■ **Goal**: Write out every one of the items below again, word for word, changing nothing.

(Saved entries)
[start]

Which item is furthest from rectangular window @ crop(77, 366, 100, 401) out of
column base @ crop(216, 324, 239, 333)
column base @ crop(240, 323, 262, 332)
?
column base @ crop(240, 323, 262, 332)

[end]

■ **Solution**:
Which item is furthest from rectangular window @ crop(77, 366, 100, 401) out of
column base @ crop(216, 324, 239, 333)
column base @ crop(240, 323, 262, 332)
?
column base @ crop(240, 323, 262, 332)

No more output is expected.